**ASSIGNMENT:**
Return everything in the article below on Schuette's fight against the EPA mercury rules, from "Brian Wheeler, a" down to "with the EPA.", copied word for word.
=== EXERCISE PASSAGE ===
Snyder bows out as Schuette fights EPA pollution rules
Lansing — Attorney General Bill Schuette continues to wage a court battle over the Environmental Protection Agency’s mercury pollution controls for coal-fired power plants despite compliance by Michigan’s biggest utility companies and Gov. Rick Snyder disassociating himself with Schuette’s lawsuit.
Schuette has waged a three-year legal battle with the EPA to block implementation of the Obama administration’s Mercury & Air Toxins Standards with limited success.
In mid-June, the U.S. Supreme Court declined to consider Schuette’s latest challenge to the EPA’s rules requiring power plants to reduce mercury emissions. Last Friday, Schuette filed a new legal action in the U.S. Court of Appeals in the District of Columbia challenging an amendment the EPA made to its rules in April.
Schuette said Wednesday he’s fighting the way President Barack Obama’s EPA went around Congress to push the emissions restrictions onto states.
“This is a constitutional issue about does the administration have follow the Constitution or do you do things and bypass the Constitution with the issuance of rules and regulations,” said Schuette, a former congressman. “That’s what this is about. I think the Constitution is important. I’m not going to apologize for it.”
Attorneys general from 14 other states, including Ohio and Wisconsin, signed onto Schuette’s Friday court filing.
Snyder took his name off the latest lawsuit, meaning Schuette is no longer suing on behalf of the State of Michigan, but just on behalf of the “People of Michigan.”
“We disassociated with that,” Snyder spokeswoman Anna Heaton said.
Consumers Energy and DTE Energy have already upgraded their coal-fired power plants in Michigan with pollution-scrubbing equipment to comply with the EPA and state-level mercury emissions rules, according to the utility companies.
DTE Energy spent more than $2 billion over the past 10 years upgrading the emissions controls on its five coal-fired power plants in southeast Michigan. The upgrades are expected to reduce mercury emissions 86 percent by 2018 compared with 2007 emissions levels, DTE spokesman Brian Corbett said.
Brian Wheeler, a spokesman for Consumers Energy, said the Jackson-based utility has already spent $2 billion upgrading five coal-fired power plants and shuttered seven other plants in April under a settlement agreement with the EPA.
“Why in the world is the Michigan attorney general leading the charge in endless litigation before the courts to stop the mercury and air toxins standards?” asked Howard Learner, executive director of the Environmental Law & Policy Center, a Midwest-based environmental legal advocacy group. “It’d be one thing if the utilities here were saying it’s going to cost us too much money.”
Schuette, a Midland Republican who is considered a likely contender for governor in 2018, denied he is sticking up for polluters.
“Absolutely not,” Schuette said. “It’s all about the Constitution. ... It’s about the separation of powers, the responsibilities of Congress and that ... rules and regulations cannot be done with an end run around Congress.”
=== EXCERPTED DATA ===
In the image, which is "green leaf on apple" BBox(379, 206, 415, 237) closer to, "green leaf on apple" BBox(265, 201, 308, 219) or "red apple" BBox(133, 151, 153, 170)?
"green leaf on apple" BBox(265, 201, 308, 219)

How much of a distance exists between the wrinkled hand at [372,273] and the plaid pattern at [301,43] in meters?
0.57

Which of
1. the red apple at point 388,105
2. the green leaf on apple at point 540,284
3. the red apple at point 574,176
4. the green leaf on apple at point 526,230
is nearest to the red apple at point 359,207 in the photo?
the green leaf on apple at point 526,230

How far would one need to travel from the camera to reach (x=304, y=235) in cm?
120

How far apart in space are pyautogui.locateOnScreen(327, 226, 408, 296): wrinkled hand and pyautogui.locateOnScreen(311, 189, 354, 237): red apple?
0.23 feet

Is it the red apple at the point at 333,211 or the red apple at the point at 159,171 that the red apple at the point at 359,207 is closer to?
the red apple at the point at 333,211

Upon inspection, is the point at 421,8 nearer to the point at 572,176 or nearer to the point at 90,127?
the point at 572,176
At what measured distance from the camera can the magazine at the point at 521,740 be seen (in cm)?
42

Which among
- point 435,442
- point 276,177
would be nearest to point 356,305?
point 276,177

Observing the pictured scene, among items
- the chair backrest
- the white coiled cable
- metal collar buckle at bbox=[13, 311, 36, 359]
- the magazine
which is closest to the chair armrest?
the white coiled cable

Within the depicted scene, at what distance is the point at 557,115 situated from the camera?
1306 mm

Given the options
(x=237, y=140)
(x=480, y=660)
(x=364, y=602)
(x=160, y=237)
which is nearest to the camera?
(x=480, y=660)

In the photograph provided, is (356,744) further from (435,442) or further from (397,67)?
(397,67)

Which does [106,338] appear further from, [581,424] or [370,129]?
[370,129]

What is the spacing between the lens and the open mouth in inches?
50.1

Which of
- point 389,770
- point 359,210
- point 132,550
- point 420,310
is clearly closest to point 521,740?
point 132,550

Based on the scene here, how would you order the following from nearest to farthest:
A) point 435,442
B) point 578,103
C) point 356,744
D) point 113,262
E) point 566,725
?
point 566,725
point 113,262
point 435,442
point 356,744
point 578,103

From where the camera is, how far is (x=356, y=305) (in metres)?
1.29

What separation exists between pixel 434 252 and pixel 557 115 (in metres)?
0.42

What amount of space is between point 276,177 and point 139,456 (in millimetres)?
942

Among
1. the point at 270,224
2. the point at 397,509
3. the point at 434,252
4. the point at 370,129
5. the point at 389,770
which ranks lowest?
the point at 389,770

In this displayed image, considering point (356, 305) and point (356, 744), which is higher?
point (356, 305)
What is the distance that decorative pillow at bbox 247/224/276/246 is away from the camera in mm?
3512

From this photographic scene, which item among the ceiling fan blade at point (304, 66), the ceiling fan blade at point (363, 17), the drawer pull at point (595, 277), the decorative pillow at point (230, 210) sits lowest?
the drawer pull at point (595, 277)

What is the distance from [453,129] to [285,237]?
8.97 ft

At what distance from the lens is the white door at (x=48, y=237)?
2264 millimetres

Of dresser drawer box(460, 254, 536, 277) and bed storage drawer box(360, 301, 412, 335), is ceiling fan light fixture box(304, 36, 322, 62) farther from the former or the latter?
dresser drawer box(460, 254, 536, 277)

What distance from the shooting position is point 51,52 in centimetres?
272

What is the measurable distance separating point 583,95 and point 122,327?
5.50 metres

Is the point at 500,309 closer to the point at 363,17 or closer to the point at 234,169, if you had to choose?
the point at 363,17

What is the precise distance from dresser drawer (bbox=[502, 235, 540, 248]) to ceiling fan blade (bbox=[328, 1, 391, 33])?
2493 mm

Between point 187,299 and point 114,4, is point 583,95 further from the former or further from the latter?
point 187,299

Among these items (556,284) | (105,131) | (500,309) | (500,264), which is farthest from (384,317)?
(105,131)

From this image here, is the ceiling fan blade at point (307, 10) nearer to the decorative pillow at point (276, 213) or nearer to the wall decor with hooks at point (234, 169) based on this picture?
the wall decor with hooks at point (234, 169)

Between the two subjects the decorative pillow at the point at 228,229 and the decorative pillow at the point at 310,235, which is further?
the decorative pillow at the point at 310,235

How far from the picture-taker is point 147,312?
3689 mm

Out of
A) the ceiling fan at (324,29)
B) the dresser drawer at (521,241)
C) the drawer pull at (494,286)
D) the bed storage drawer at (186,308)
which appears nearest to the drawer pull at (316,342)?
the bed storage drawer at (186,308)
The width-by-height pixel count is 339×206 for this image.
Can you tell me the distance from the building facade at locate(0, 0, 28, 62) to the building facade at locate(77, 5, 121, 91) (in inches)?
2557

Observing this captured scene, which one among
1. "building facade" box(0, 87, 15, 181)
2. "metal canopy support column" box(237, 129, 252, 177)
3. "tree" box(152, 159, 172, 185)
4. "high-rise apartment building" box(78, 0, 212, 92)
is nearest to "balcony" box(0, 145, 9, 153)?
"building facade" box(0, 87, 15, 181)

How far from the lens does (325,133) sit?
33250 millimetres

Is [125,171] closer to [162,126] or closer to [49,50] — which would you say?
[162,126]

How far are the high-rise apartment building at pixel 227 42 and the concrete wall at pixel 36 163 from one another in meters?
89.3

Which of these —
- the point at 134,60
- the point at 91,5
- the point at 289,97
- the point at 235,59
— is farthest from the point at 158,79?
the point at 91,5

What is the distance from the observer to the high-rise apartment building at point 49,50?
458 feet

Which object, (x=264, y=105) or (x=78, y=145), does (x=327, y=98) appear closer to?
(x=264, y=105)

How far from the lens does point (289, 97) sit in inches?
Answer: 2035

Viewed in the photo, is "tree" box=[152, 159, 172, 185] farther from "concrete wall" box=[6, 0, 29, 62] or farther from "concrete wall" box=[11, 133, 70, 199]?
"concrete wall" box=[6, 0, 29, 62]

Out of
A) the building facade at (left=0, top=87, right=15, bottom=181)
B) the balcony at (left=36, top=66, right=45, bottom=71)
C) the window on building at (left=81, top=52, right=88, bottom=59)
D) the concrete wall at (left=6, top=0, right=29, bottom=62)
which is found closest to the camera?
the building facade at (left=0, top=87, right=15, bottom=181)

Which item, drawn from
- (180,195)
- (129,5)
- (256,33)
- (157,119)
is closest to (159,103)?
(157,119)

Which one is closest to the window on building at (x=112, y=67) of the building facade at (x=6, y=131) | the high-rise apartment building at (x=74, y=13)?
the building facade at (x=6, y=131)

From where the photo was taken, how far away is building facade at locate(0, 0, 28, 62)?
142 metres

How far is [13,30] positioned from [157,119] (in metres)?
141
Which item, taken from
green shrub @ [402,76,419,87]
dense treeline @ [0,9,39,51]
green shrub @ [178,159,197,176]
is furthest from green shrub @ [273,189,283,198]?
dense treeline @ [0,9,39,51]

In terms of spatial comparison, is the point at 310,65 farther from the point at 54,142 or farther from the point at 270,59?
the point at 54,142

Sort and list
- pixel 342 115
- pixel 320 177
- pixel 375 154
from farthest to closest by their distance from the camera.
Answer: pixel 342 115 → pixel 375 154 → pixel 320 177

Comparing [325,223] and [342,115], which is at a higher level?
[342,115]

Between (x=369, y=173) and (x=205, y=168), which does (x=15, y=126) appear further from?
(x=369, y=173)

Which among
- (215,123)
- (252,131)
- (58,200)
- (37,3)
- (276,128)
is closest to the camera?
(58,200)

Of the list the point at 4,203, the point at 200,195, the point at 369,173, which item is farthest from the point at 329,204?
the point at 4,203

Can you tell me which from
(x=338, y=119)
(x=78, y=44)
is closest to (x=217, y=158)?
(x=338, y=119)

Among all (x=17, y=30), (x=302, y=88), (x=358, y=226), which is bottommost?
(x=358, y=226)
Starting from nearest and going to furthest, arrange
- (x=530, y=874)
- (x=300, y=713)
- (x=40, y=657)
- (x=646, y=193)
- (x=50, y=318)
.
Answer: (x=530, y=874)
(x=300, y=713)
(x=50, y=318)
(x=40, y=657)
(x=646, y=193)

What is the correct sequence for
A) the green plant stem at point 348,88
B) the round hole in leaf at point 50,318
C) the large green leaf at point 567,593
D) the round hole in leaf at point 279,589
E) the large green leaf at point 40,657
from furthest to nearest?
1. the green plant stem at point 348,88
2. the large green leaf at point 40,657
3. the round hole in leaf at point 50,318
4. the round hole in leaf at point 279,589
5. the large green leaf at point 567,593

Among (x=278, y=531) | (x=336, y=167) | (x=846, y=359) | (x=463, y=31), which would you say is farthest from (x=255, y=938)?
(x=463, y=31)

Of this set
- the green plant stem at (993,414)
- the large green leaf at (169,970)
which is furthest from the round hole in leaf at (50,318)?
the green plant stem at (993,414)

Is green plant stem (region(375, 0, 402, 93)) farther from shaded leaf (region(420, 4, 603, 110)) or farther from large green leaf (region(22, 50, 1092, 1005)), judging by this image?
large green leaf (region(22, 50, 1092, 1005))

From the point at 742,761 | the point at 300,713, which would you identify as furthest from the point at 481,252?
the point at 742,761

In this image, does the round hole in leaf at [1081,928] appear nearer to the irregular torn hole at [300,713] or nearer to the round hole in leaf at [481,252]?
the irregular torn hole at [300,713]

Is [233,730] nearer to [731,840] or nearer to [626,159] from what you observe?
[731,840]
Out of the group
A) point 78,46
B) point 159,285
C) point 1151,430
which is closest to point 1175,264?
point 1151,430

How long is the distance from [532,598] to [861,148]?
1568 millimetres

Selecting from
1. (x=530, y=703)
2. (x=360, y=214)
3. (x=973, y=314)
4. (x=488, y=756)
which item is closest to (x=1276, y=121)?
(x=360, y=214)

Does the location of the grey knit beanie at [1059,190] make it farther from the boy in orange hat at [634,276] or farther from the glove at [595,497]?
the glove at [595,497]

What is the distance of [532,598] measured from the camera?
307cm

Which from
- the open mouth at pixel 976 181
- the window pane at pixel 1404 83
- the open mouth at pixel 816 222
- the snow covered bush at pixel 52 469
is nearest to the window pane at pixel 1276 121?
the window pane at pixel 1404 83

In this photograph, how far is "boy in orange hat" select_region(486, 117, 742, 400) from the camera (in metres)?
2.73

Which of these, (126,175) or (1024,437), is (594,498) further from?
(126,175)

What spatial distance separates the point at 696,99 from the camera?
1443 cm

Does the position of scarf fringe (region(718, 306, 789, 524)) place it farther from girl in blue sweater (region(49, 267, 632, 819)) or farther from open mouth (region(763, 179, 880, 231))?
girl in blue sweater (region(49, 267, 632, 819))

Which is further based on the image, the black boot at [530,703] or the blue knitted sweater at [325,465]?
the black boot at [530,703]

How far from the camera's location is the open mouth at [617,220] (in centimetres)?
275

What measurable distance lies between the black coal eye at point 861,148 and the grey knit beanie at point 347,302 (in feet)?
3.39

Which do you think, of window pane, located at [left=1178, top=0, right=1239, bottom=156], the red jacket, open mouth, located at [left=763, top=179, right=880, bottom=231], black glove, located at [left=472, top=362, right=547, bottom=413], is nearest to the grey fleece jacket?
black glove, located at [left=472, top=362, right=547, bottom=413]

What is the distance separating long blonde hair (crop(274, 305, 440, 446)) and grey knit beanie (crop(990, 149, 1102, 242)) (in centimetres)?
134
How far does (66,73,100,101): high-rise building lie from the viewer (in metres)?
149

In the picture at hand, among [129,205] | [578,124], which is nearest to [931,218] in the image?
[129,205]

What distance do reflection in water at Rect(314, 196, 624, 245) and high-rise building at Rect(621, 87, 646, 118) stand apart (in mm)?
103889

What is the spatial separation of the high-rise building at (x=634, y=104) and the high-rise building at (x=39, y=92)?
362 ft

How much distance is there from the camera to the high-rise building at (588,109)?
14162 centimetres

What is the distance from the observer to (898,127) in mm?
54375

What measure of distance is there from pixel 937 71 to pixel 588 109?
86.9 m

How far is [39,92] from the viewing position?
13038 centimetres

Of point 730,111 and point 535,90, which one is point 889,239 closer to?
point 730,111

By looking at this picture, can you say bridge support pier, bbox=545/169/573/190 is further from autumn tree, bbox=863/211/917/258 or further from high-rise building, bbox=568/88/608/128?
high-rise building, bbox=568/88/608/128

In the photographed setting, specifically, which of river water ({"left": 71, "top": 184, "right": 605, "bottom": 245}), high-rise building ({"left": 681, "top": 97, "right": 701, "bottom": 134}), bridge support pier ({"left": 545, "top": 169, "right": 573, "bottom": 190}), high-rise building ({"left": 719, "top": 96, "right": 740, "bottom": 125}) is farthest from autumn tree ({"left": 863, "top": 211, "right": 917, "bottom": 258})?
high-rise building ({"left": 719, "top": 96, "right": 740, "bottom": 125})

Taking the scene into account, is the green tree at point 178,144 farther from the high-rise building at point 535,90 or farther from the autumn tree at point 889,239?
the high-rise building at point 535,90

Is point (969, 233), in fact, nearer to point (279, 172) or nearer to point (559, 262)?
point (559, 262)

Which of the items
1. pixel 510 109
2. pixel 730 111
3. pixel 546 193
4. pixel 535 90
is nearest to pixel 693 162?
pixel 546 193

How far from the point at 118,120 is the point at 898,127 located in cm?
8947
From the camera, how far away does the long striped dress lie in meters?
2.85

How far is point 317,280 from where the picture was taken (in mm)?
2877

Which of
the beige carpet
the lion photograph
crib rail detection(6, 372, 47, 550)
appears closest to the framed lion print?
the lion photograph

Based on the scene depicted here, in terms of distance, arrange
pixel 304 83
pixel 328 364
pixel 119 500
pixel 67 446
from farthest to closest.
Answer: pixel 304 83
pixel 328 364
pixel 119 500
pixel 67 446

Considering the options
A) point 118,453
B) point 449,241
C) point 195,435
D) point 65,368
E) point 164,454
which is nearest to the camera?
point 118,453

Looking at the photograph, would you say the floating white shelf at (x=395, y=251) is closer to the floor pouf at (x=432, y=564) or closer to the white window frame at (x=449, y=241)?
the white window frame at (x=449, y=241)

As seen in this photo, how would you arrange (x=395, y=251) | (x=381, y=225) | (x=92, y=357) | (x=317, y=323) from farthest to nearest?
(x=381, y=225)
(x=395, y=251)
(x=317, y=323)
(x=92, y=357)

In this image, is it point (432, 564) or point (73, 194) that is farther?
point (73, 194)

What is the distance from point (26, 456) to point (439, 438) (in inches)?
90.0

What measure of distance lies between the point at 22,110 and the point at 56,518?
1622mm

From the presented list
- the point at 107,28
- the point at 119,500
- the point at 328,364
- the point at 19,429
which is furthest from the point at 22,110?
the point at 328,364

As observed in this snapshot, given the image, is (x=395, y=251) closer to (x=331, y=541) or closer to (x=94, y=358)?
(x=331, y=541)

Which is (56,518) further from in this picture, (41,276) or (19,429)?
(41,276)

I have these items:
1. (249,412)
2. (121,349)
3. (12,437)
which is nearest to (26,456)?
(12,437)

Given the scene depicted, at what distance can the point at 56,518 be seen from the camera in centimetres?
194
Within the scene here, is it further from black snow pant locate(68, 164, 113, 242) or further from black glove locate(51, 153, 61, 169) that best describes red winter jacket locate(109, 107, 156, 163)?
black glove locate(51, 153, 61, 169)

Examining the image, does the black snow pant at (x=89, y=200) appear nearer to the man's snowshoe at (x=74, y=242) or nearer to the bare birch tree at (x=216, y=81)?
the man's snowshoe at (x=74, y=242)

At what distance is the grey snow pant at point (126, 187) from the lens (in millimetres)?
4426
===
**RESULT OF THE EXERCISE:**
Brian Wheeler, a spokesman for Consumers Energy, said the Jackson-based utility has already spent $2 billion upgrading five coal-fired power plants and shuttered seven other plants in April under a settlement agreement with the EPA.